#### [What the task requires]
Repeat the Sihanaka dialect text word for word from "Sihanaka is a dialect" to "lost these prefixes.".

START Selected passage

- Native to: Madagascar;
- Ethnicity: Sihanaka
- Native speakers: 695,000
- Language family: Austronesian Malayo-PolynesianWestern IndonesianBaritoEast BaritoCentral-Eastern MalagasicPlateau MalagasySihanaka; ; ; ; ; ; ;
- Writing system: Latin script (Malagasy alphabet);

Language codes
- ISO 639-1: mg
- ISO 639-3: plt
- Glottolog: siha1244
- Linguasphere: 31-LDA-ab
- Sihanaka language sample 1 A woman reading gospel in the Sihanaka dialect. Sihanaka language sample 2 Another recording of a woman reading gospel in the Sihanaka dialect. Sihanaka language sample 3 A third gospel reading by a woman in the Sihanaka dialect.

= Sihanaka dialect =

Austronesian language of Madagascar

Sihanaka is a dialect of Malagasy spoken by Sihanaka people in the region of Lake Alaotra.

==Classification==
Sihanaka is an austronesian language part of Central-Eastern Malagasic and part of the Plateau branch of Malagasy language along with Merina, Antefasy, Antemoro, Tanala and Betsileo.

==Characteristics==
The Sihanaka dialect is considered an older form of Merina, retaining broader and more provincial features. While largely intelligible with Merina, it preserves vocabulary now obsolete in Imerina, such as mivony ("to hide") and manjary ("beautiful" or "proper").

Demonstrative prefixes like tak- and ak- are still used in Sihanaka, as in other dialects of the Northern Malagasy group (e.g., Tsimihety, Northern Betsimisaraka), as well as in Southern Betsimisaraka. In contrast, Merina has lost these prefixes.

Sihanaka also shares the word agnambo for "up / above" with Tsimihety, Northern Betsimisaraka, and Southern Betsimisaraka, while Merina uses ambony.

END Selected passage
START Given records

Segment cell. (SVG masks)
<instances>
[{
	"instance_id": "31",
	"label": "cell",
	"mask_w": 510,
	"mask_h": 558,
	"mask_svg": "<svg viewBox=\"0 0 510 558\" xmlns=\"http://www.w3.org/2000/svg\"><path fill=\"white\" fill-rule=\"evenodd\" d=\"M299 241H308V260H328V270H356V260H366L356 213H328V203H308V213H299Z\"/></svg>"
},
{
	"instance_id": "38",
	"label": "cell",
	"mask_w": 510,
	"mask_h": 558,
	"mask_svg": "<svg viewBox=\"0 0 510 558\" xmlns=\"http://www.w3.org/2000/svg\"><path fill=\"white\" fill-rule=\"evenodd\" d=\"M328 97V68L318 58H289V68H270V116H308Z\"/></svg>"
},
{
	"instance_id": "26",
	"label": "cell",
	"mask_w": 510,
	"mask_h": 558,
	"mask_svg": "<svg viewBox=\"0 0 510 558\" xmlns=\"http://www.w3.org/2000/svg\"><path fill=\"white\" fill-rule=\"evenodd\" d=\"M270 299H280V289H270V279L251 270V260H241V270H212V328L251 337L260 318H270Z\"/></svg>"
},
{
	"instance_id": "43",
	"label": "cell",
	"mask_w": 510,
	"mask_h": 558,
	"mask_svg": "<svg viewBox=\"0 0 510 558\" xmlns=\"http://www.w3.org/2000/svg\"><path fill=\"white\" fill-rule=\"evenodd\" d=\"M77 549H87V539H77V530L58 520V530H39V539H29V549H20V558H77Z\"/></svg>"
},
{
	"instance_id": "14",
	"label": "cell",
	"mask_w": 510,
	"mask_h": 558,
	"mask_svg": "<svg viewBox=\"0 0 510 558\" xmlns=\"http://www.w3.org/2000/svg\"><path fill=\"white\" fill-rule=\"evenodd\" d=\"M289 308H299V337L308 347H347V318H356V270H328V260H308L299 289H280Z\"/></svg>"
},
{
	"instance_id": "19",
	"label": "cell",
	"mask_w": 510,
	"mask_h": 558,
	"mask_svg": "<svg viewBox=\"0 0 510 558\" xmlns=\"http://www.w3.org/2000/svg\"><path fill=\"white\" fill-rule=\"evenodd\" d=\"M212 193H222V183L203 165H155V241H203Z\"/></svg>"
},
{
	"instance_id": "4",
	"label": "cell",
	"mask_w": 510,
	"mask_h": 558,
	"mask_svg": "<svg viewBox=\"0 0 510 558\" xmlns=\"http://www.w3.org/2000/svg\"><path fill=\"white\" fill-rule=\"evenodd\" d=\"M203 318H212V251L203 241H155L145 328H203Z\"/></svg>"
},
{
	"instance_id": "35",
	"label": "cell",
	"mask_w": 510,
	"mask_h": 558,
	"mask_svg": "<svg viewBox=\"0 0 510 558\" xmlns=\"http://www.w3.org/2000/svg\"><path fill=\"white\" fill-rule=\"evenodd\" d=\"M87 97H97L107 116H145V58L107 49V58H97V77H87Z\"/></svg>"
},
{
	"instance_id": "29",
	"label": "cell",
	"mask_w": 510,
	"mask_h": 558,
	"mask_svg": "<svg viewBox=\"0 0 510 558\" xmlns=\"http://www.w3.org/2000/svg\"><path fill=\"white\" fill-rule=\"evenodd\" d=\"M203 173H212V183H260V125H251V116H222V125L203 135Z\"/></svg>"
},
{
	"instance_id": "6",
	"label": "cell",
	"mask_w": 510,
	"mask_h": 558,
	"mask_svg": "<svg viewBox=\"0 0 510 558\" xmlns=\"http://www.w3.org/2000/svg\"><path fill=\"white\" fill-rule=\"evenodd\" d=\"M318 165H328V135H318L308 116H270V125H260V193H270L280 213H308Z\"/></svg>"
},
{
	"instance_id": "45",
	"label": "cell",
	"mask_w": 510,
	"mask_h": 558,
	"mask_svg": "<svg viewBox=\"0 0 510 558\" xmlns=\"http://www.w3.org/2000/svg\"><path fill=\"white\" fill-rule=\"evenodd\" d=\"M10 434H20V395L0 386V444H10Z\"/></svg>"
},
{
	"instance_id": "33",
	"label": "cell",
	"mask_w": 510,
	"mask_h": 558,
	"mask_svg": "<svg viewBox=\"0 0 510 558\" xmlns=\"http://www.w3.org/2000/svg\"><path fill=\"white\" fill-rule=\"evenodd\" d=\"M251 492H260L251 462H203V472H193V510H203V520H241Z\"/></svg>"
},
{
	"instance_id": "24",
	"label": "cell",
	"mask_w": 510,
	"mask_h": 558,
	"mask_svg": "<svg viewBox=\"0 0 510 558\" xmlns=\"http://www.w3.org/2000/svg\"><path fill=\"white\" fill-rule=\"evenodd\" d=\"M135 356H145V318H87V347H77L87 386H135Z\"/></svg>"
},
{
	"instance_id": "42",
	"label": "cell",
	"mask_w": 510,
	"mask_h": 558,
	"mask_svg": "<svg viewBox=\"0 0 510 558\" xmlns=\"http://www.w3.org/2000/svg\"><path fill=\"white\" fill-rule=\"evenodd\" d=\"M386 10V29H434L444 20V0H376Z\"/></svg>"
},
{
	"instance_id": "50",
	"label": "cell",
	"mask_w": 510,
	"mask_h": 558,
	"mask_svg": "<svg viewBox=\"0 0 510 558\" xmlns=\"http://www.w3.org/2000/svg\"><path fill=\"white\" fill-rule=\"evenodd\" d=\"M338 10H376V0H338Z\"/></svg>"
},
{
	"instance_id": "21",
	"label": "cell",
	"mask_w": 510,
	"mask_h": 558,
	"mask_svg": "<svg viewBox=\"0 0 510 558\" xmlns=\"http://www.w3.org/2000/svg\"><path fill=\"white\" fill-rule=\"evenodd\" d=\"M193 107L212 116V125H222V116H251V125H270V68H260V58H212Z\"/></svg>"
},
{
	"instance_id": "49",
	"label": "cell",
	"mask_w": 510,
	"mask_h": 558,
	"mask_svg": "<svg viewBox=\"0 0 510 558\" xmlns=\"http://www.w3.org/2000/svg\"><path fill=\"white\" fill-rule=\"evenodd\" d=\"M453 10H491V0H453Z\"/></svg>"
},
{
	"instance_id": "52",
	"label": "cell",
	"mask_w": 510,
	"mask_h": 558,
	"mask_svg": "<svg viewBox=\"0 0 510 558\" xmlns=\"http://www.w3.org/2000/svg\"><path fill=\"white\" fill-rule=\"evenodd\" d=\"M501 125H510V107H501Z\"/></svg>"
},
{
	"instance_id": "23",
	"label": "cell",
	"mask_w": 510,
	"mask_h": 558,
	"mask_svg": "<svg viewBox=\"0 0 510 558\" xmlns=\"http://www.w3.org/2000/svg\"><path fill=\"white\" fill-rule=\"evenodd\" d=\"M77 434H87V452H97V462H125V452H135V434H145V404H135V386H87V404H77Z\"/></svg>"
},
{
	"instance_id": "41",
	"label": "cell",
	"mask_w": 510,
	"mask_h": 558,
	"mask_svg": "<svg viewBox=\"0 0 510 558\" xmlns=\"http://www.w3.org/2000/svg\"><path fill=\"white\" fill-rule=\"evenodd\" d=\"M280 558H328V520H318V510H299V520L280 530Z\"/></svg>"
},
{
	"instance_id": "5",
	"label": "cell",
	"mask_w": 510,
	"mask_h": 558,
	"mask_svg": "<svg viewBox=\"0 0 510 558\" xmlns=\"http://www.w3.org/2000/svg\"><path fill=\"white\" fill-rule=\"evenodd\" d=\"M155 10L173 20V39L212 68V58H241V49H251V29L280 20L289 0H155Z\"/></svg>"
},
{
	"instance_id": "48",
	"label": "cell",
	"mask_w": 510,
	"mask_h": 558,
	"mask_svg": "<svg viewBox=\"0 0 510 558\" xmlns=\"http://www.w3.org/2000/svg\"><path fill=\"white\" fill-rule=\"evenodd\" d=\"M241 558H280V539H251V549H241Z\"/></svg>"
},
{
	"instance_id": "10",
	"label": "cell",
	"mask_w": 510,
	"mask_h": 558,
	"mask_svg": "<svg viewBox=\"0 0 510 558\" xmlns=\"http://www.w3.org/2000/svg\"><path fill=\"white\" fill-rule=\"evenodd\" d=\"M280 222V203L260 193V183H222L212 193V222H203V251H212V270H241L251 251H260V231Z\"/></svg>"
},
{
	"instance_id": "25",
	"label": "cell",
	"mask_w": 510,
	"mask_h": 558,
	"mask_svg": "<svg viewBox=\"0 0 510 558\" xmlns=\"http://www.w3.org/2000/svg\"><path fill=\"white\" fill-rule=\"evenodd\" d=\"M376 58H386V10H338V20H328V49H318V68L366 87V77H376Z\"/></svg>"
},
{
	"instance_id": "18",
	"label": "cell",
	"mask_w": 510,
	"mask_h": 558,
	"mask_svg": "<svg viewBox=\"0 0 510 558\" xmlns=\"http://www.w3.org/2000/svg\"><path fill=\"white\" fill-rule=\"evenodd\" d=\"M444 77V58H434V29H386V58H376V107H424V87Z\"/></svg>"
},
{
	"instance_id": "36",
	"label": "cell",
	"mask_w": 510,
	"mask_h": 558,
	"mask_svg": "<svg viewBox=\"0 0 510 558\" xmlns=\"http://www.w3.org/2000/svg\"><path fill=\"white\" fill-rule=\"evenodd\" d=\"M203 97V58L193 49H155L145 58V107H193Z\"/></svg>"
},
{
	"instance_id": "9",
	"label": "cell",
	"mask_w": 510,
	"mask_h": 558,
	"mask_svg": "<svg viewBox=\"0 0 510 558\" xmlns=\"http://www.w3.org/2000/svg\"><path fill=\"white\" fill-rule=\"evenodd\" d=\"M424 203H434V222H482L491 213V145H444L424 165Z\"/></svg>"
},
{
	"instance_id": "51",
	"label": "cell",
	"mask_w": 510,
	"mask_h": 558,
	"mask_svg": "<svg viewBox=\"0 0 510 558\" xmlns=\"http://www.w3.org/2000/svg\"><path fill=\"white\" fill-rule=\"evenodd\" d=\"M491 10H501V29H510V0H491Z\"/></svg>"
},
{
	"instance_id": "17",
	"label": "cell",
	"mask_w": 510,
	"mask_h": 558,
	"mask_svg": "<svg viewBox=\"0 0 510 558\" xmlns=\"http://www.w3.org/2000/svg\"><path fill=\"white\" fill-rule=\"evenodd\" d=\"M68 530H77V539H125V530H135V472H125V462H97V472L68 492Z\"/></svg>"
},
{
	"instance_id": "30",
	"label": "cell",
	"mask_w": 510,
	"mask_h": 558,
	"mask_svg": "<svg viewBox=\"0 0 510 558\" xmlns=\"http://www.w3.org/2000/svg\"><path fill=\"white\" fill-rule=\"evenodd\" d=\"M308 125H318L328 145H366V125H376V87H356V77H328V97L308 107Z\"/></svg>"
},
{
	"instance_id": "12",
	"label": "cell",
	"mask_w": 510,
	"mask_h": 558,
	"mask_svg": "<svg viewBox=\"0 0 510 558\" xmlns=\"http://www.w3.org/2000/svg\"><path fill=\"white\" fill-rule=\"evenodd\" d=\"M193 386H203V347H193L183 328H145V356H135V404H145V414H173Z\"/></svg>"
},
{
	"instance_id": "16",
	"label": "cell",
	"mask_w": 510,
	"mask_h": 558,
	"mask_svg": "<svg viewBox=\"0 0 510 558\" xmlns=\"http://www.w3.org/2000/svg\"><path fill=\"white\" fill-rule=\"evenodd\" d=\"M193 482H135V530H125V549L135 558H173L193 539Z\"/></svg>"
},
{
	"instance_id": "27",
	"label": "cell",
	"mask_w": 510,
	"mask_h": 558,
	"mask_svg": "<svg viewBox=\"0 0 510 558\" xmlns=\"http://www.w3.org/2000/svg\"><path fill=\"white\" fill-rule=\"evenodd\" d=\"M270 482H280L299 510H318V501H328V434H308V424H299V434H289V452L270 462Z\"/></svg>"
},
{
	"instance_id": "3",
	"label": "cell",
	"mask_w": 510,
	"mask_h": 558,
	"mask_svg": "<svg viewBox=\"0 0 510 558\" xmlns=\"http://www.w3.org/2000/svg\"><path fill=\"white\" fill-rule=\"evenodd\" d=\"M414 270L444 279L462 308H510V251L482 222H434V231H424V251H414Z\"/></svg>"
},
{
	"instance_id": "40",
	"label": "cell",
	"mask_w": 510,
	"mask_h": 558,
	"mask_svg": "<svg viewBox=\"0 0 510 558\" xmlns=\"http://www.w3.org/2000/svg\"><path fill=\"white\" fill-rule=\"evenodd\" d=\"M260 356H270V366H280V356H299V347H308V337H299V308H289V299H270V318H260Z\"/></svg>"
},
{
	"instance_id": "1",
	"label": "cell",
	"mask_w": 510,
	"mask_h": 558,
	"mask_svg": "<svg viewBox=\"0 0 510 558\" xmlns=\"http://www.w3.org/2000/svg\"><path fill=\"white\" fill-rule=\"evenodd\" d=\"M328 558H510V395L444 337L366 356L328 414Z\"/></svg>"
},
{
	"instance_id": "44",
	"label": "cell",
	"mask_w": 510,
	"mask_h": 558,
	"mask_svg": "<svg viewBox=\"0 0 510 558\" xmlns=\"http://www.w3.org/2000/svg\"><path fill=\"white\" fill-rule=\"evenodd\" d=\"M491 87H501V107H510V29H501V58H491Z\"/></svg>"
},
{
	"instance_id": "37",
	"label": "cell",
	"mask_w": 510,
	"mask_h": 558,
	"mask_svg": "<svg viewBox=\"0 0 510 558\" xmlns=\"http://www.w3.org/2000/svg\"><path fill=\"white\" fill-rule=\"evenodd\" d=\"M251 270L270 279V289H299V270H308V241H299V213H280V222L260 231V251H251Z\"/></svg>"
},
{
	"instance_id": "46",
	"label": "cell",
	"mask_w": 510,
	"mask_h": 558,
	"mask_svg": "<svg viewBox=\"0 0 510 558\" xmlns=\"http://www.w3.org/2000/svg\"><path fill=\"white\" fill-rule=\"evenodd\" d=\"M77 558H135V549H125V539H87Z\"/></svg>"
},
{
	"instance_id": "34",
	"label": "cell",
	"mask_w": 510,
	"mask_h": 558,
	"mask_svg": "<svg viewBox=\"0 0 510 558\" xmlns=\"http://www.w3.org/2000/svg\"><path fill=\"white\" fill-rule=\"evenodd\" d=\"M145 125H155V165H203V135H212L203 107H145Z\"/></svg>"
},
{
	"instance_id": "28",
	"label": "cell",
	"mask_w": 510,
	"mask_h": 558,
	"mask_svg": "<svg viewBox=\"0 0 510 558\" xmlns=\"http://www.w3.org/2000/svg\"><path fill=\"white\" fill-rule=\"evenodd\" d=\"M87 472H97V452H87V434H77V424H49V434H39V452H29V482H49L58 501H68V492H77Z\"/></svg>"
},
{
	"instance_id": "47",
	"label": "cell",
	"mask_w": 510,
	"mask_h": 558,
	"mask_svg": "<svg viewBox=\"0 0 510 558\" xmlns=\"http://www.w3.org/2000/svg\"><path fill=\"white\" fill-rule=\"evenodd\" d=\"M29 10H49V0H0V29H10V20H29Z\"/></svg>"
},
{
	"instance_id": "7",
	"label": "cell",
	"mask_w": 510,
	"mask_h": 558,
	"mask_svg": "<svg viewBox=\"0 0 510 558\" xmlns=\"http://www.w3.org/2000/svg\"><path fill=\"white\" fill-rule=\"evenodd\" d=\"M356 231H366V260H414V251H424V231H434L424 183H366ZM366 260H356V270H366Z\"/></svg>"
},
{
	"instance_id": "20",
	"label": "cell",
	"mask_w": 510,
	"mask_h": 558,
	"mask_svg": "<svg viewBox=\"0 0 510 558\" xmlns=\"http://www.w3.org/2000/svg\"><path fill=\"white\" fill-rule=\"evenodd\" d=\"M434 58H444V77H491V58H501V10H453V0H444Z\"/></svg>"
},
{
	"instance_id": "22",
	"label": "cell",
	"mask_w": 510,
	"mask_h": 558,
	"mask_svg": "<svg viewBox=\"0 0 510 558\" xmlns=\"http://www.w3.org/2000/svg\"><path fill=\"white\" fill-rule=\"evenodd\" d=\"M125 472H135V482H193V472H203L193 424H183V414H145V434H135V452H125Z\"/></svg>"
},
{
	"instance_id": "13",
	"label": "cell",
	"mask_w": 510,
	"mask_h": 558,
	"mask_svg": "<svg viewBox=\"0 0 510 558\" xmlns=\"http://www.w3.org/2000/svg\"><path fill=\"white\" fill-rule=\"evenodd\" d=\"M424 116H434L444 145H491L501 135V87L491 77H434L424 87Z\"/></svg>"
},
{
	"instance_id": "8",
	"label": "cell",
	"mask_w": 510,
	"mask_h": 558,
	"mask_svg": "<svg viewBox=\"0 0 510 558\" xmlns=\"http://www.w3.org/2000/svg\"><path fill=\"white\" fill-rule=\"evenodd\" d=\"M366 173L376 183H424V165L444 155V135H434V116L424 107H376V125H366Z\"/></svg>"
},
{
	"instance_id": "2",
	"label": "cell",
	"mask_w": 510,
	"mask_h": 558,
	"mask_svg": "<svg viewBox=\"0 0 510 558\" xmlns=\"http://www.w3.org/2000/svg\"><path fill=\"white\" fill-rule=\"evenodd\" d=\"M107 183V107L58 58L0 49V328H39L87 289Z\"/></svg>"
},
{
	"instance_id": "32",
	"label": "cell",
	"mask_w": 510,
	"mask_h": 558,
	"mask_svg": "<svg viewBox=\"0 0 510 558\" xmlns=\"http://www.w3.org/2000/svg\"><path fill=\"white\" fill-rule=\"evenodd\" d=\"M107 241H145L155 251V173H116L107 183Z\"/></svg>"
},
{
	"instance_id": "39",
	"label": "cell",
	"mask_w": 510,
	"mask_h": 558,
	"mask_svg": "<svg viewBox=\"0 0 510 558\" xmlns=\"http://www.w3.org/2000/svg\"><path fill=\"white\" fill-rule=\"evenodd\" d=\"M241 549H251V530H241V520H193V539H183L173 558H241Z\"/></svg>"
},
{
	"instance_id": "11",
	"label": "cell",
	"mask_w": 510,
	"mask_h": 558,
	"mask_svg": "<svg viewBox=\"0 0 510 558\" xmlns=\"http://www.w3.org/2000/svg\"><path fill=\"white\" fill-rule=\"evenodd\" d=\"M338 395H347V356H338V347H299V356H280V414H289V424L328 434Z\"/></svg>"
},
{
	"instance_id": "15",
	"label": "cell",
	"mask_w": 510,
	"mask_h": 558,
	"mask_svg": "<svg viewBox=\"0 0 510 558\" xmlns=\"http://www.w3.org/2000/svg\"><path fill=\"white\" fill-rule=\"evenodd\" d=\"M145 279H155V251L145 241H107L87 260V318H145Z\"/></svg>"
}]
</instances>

END Given records

#### [Written response]
Sihanaka is a dialect of Malagasy spoken by Sihanaka people in the region of Lake Alaotra.

==Classification==
Sihanaka is an austronesian language part of Central-Eastern Malagasic and part of the Plateau branch of Malagasy language along with Merina, Antefasy, Antemoro, Tanala and Betsileo.

==Characteristics==
The Sihanaka dialect is considered an older form of Merina, retaining broader and more provincial features. While largely intelligible with Merina, it preserves vocabulary now obsolete in Imerina, such as mivony ("to hide") and manjary ("beautiful" or "proper").

Demonstrative prefixes like tak- and ak- are still used in Sihanaka, as in other dialects of the Northern Malagasy group (e.g., Tsimihety, Northern Betsimisaraka), as well as in Southern Betsimisaraka. In contrast, Merina has lost these prefixes.